Ricci Vincenzo, Mezian Kamal, Chang Ke-Vin, Tamborrini Giorgio, Jačisko Jakub, Naňka Ondřej, Özçakar Levent
Physical and Rehabilitation Medicine Unit, Luigi Sacco University Hospital, ASST Fatebenefratelli-Sacco, Milan, Italy.
Department of Rehabilitation Medicine, First Faculty of Medicine and General University Hospital, Charles University in Prague, Prague, Czech Republic.
Foot Ankle Surg. 2024 Jun;30(4):313-318. doi: 10.1016/j.fas.2024.01.005. Epub 2024 Jan 20.
Injections around the Achilles tendon (AT) are commonly performed in clinical practice to manage non-insertional Achilles tendinopathy, but the presence/distribution of the injectate with relation to its sheath has not been assessed specifically. Accordingly, the aim of this cadaveric investigation was to demonstrate the feasibility of Achilles paratenon injection under ultrasound guidance - by confirming the exact needle positioning as well as the dye distribution inside the paratenon lumen.
A descriptive laboratory study with three human cadaveric specimens (one fresh cadaver and two cadavers embalmed using the Fix for Life (F4L) method) was performed in a tertiary-care academic institution.
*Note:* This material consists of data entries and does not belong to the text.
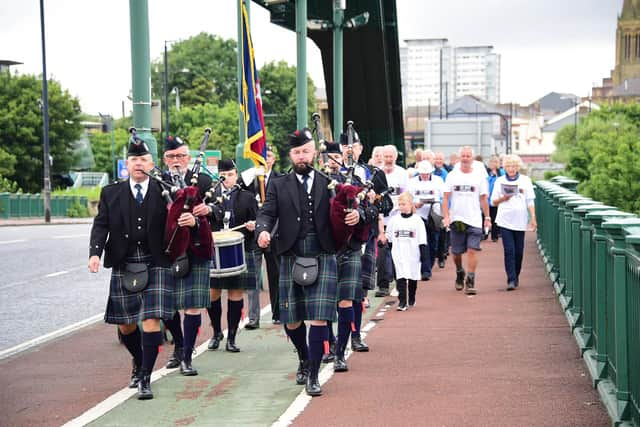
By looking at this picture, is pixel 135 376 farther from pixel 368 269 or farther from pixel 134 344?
pixel 368 269

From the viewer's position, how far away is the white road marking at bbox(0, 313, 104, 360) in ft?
34.4

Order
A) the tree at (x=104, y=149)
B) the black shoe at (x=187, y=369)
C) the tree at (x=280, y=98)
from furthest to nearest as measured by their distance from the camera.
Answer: the tree at (x=104, y=149) → the tree at (x=280, y=98) → the black shoe at (x=187, y=369)

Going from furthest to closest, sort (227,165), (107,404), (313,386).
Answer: (227,165)
(313,386)
(107,404)

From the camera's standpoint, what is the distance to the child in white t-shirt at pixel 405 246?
12586mm

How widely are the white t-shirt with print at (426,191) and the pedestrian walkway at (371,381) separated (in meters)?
4.60

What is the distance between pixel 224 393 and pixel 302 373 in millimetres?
701

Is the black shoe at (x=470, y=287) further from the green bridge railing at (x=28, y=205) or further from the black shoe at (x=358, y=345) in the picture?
the green bridge railing at (x=28, y=205)

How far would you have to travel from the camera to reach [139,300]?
796 centimetres

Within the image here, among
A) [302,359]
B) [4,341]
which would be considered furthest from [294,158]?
[4,341]

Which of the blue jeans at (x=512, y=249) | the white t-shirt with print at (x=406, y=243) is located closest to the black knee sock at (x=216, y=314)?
the white t-shirt with print at (x=406, y=243)

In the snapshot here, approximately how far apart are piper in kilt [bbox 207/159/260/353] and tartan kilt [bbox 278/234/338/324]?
1.58 m

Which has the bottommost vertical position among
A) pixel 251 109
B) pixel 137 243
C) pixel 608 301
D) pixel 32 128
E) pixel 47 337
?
pixel 47 337

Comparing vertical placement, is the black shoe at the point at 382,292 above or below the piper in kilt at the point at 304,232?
below

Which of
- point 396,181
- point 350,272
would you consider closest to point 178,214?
point 350,272
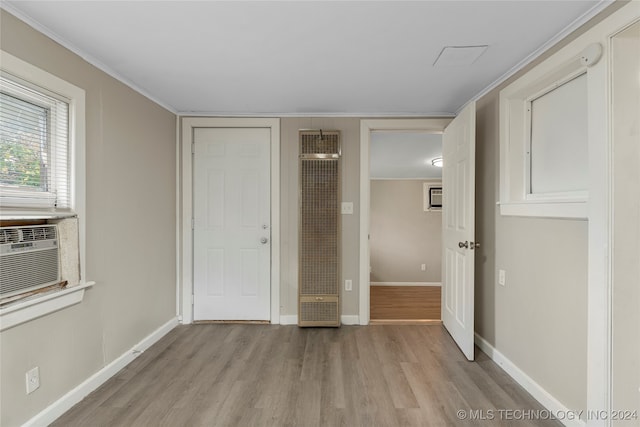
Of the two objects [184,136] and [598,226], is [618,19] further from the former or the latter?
[184,136]

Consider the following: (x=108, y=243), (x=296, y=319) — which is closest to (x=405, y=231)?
(x=296, y=319)

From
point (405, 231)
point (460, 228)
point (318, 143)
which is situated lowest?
point (405, 231)

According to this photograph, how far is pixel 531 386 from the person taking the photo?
1.98m

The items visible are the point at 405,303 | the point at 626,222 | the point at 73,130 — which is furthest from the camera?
the point at 405,303

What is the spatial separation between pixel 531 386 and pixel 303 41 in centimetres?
258

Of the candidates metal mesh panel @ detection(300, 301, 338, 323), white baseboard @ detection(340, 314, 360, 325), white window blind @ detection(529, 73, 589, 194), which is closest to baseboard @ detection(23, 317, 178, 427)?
metal mesh panel @ detection(300, 301, 338, 323)

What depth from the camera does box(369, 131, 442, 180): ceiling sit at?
12.4 ft

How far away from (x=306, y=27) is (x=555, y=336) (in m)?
2.27

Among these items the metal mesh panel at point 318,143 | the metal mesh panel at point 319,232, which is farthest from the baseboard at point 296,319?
the metal mesh panel at point 318,143

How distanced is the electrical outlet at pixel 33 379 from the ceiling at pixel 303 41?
1.83 meters

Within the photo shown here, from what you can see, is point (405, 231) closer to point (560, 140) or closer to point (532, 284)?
point (532, 284)

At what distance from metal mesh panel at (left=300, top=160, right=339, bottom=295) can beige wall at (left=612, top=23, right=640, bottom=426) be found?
6.75 ft

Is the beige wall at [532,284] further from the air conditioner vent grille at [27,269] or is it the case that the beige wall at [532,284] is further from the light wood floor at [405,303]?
the air conditioner vent grille at [27,269]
The interventional technique and the related anatomical findings were illustrated. During the injection, the needle was advanced inside the Achilles paratenon under ultrasound guidance i.e. in-plane medial-to-lateral approach. With the objective to confirm its correct placement, the needle was kept in situ on the right AT of the fresh cadaver. Likewise, to demonstrate the location of the dye inside the lumen of Achilles paratenon, the other five ATs - four on the embalmed cadavers and one on the fresh cadaver - were injected with 5 mL of green color dye. After removal of the needle, a layer-by-layer anatomical dissection was performed on all three cadavers.
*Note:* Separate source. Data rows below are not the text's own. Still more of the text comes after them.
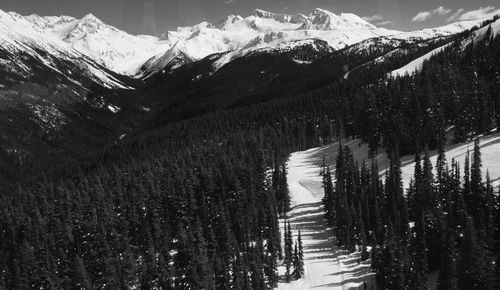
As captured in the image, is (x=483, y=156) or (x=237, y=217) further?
(x=483, y=156)

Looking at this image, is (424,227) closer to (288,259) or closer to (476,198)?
(476,198)

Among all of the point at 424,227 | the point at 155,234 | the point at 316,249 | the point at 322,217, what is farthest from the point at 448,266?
the point at 155,234

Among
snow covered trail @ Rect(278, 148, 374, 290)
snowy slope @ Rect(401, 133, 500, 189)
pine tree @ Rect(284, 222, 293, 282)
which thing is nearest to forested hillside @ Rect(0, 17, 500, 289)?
pine tree @ Rect(284, 222, 293, 282)

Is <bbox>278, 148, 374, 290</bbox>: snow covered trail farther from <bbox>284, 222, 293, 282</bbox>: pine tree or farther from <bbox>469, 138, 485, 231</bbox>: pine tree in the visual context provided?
<bbox>469, 138, 485, 231</bbox>: pine tree

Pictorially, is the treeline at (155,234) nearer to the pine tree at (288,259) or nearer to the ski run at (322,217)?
the pine tree at (288,259)

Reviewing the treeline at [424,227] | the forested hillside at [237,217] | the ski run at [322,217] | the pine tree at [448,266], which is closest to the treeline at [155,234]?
the forested hillside at [237,217]

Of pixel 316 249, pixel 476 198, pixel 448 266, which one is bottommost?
pixel 316 249
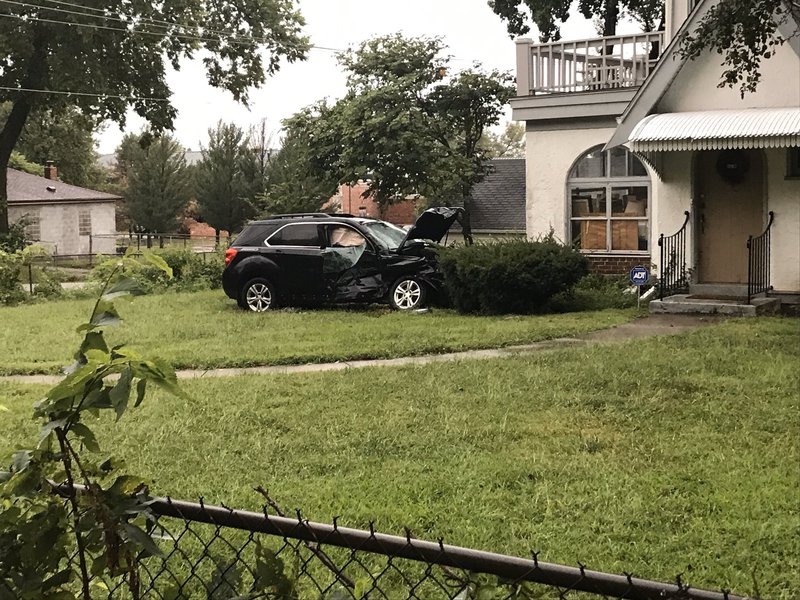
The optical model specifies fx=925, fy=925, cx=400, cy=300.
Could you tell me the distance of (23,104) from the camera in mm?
39000

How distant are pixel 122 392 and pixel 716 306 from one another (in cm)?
1289

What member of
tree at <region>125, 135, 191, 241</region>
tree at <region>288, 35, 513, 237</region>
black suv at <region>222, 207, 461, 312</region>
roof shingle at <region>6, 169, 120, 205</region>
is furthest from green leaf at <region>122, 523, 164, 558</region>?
tree at <region>125, 135, 191, 241</region>

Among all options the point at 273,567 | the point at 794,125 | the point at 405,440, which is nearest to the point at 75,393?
the point at 273,567

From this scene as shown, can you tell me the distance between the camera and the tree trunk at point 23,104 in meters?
36.8

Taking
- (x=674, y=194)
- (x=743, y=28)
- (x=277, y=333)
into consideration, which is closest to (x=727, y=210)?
(x=674, y=194)

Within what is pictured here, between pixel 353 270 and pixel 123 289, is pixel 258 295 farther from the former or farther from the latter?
pixel 123 289

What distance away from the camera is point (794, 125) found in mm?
13234

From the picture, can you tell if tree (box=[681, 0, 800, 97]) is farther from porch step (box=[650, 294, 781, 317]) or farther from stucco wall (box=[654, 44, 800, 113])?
porch step (box=[650, 294, 781, 317])

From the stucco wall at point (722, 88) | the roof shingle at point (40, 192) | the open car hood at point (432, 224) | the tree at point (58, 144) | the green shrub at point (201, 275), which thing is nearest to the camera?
the stucco wall at point (722, 88)

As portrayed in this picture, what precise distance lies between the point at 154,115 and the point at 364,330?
28865mm

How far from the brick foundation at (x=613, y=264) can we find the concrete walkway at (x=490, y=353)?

On the right AT of the fresh cadaver, the position of the needle's tip within the Achilles paratenon was confirmed. Accurate placement of the dye inside the paratenon lumen was confirmed in four (80%) ATs, one of the fresh and three of the embalmed cadavers. No spread inside the crural fascia compartment or between the AT and the Kager's fat pad was observed. Herewith, unintentional spilling of the dye within the superficial soft tissues of the posterior leg was reported in the left AT of one of the two embalmed cadavers (20%).
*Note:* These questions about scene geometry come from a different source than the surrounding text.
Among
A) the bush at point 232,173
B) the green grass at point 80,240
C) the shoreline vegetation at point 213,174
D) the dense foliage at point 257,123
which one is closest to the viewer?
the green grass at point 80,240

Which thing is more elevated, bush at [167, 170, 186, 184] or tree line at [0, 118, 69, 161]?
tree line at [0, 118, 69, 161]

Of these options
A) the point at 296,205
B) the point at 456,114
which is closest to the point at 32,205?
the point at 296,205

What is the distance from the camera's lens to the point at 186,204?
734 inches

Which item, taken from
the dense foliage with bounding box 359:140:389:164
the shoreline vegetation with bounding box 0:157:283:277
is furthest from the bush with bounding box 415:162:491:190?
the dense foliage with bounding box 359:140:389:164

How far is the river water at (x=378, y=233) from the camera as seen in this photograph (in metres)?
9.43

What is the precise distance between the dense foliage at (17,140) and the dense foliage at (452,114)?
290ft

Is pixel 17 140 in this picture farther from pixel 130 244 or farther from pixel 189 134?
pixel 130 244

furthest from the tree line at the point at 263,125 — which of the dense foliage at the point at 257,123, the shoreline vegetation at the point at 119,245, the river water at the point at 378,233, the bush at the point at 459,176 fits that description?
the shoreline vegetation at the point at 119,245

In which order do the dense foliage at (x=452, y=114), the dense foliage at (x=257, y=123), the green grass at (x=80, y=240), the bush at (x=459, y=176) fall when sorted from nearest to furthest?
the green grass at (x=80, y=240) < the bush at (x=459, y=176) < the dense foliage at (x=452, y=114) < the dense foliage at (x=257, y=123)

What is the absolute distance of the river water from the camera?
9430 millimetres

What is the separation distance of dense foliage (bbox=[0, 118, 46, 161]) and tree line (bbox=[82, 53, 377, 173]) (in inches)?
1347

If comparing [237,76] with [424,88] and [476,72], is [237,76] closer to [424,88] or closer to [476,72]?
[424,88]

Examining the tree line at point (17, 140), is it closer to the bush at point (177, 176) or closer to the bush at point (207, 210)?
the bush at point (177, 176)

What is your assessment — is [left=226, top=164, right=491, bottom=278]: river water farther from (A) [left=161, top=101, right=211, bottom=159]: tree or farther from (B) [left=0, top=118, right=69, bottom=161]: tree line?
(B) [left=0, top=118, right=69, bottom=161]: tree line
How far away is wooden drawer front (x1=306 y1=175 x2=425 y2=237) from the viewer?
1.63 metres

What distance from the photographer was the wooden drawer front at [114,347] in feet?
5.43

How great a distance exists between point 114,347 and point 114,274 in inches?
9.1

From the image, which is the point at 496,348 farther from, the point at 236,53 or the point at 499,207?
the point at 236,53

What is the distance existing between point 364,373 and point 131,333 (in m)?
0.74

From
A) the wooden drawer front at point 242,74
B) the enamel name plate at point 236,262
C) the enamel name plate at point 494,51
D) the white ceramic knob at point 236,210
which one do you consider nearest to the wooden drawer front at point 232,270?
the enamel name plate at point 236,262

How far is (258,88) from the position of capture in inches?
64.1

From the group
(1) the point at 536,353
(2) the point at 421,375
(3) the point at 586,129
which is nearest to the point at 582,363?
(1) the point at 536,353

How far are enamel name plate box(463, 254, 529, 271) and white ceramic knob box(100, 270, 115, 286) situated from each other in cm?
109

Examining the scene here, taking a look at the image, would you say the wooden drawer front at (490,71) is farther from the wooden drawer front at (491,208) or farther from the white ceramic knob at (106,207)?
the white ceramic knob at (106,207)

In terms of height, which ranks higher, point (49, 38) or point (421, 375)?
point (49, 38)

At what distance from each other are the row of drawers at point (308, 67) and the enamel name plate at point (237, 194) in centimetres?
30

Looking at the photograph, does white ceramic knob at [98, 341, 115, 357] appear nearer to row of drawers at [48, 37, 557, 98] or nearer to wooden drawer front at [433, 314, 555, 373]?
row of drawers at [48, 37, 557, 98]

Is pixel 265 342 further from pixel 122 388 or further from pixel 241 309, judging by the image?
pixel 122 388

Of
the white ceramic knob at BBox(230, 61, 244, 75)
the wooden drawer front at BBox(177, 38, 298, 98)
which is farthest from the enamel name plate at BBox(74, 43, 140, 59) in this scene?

Ultrasound-guided injection using the in-plane, medial-to-lateral approach can accurately target the lumen of Achilles paratenon.
在临床实践中,跟腱周围注射常用于治疗非插入性跟腱病,但尚未对注射剂在其腱鞘内的存在情况/分布进行专门评估。因此,本尸体研究的目的是通过确认超声引导下跟腱旁腱膜注射的确切针位置以及腱鞘腔内染料的分布,来证明该注射的可行性。
在一家三级医疗学术机构对三具人体尸体标本(一具新鲜尸体和两具使用“生命定格”(F4L)方法防腐处理的尸体)进行了描述性实验室研究。阐述了介入技术及相关解剖学发现。注射过程中,在超声引导下,即采用平面内从内侧到外侧的进针方法,将针推进到跟腱旁腱膜内。为确认针的正确位置,将针留在新鲜尸体的右侧跟腱处。同样,为了展示染料在跟腱腱鞘腔内的位置,向另外五条跟腱(四具防腐尸体上的四条和一具新鲜尸体上的一条)注射了5毫升绿色染料。拔出针后,对所有三具尸体进行了逐层解剖。
在新鲜尸体的右侧跟腱上,确认了针尖在跟腱旁腱膜内的位置。在四例(80%)跟腱中确认了染料在腱鞘腔内的准确注入,其中一例新鲜尸体和三例防腐尸体的跟腱。未观察到染料在小腿筋膜间隙内或跟腱与Kager脂肪垫之间扩散。在此,报告在两具防腐尸体之一的左侧跟腱(20%)中,染料意外溢出到小腿后部的浅表软组织内。
采用平面内从内侧到外侧进针方法的超声引导注射能够准确靶向跟腱腱鞘腔。